Please return every line of the data that contains the word "furthest", matching case exactly.

+++

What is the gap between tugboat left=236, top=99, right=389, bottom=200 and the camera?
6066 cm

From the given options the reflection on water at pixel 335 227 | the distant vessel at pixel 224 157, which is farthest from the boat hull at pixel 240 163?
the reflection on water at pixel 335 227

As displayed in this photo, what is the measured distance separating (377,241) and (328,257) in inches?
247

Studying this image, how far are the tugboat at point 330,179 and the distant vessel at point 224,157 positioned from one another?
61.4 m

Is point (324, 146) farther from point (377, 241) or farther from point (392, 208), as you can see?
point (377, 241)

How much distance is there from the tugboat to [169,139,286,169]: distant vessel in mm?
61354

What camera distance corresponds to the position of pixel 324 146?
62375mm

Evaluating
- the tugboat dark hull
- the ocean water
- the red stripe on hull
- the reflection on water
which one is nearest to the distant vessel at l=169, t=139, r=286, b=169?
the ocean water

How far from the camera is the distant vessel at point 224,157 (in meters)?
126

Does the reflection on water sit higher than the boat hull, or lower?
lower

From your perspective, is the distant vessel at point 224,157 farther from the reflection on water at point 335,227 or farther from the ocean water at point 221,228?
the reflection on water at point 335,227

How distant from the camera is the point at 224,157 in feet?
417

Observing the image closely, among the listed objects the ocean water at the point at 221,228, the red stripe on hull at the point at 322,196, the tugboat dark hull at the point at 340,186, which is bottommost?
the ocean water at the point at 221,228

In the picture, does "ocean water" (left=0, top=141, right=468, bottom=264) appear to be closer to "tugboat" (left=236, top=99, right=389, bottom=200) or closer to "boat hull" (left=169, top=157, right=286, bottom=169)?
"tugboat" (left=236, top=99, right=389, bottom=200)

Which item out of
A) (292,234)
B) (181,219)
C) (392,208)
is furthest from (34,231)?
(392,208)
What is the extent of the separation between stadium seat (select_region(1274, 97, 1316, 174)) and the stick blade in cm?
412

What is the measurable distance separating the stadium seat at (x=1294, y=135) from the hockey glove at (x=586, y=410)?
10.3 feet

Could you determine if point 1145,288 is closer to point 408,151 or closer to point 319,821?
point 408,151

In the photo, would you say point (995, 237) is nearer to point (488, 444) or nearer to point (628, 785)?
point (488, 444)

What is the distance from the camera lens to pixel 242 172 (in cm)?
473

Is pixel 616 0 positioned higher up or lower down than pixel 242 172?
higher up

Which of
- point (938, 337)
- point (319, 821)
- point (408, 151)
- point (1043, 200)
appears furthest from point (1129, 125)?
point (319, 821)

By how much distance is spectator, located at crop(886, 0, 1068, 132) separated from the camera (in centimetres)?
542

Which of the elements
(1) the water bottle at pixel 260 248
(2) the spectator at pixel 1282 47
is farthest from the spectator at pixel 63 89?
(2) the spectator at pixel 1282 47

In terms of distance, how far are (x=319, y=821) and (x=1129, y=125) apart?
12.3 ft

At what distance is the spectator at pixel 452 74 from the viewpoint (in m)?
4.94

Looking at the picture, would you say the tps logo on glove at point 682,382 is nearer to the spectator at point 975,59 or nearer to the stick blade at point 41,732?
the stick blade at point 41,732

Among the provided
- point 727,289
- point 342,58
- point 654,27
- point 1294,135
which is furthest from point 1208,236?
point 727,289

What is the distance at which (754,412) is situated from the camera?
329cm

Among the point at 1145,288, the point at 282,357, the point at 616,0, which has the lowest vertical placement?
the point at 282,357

+++

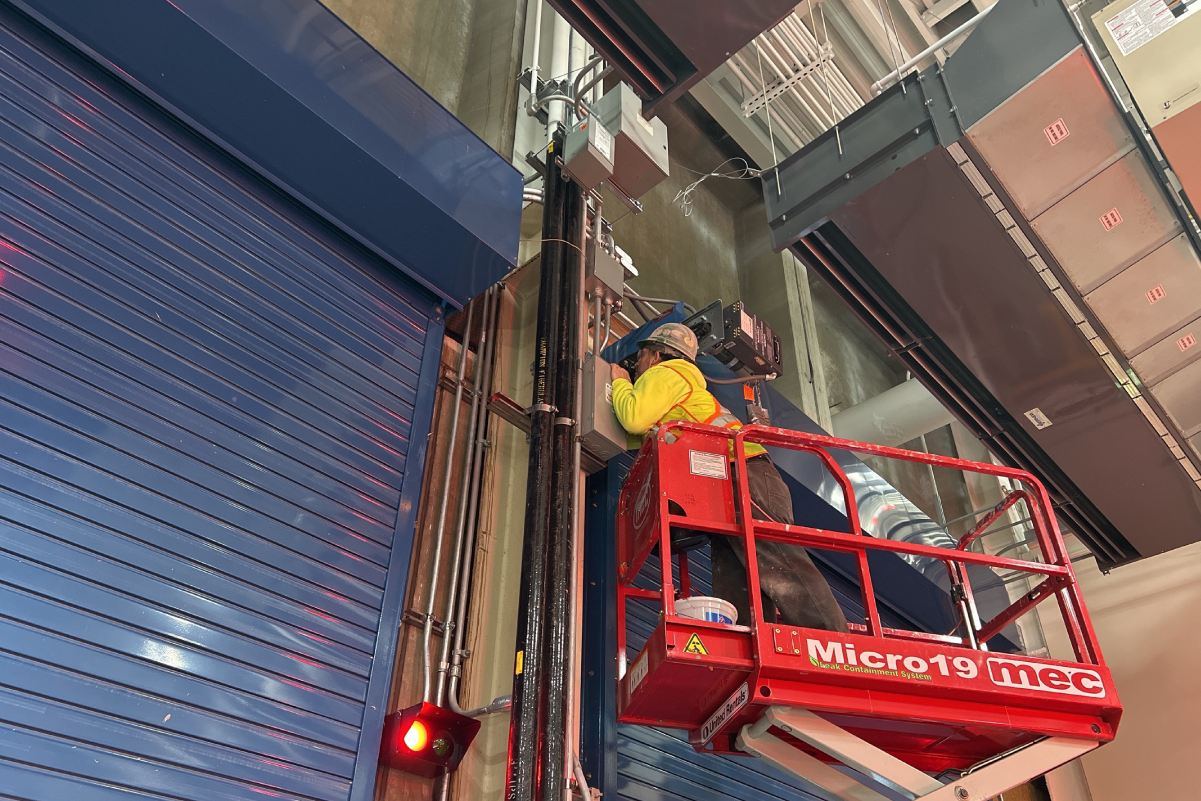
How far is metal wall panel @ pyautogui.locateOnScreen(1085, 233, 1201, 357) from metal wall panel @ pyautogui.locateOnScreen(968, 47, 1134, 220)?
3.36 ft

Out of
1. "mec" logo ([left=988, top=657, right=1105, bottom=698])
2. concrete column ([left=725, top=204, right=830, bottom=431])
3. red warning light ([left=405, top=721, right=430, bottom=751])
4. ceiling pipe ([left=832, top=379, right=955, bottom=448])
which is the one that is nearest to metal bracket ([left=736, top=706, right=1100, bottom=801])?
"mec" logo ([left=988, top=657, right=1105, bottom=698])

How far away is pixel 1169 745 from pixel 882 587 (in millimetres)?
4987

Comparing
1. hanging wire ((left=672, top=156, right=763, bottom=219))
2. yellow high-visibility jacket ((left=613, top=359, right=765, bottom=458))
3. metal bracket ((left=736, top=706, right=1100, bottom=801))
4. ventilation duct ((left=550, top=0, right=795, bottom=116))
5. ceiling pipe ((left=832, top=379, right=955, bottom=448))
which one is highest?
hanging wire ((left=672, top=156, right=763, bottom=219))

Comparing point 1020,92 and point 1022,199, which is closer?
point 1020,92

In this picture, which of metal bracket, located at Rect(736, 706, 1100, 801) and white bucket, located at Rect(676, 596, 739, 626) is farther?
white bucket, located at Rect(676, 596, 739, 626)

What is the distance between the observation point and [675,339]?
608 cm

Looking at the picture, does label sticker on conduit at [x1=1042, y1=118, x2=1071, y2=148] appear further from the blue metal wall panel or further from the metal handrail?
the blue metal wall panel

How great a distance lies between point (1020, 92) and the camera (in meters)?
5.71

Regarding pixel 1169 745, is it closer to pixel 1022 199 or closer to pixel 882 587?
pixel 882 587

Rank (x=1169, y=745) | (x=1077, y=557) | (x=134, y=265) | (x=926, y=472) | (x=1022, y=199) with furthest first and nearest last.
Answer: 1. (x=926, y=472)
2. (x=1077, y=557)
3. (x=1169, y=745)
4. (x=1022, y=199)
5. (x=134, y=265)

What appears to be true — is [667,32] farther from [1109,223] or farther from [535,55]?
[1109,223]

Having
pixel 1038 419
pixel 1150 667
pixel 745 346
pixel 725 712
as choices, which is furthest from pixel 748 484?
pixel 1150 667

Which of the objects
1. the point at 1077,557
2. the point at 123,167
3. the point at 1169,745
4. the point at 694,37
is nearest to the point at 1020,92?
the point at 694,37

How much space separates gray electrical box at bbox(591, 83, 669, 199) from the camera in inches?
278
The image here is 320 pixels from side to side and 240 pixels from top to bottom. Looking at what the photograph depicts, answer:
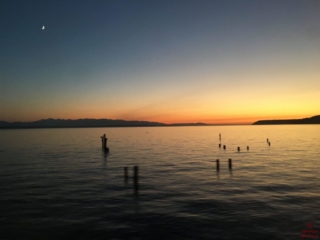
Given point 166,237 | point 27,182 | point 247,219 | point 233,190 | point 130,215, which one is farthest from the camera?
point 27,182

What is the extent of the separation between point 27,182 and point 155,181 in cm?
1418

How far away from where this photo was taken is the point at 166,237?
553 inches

+++

◆ **Final answer**:
is furthest from (34,231)?
appears furthest from point (1129, 125)?
which is furthest from point 1208,236?
Rank (x=1169, y=745) | (x=1077, y=557) | (x=134, y=265) | (x=926, y=472) | (x=1022, y=199) with furthest first and nearest last.
as choices, which is furthest from pixel 748 484?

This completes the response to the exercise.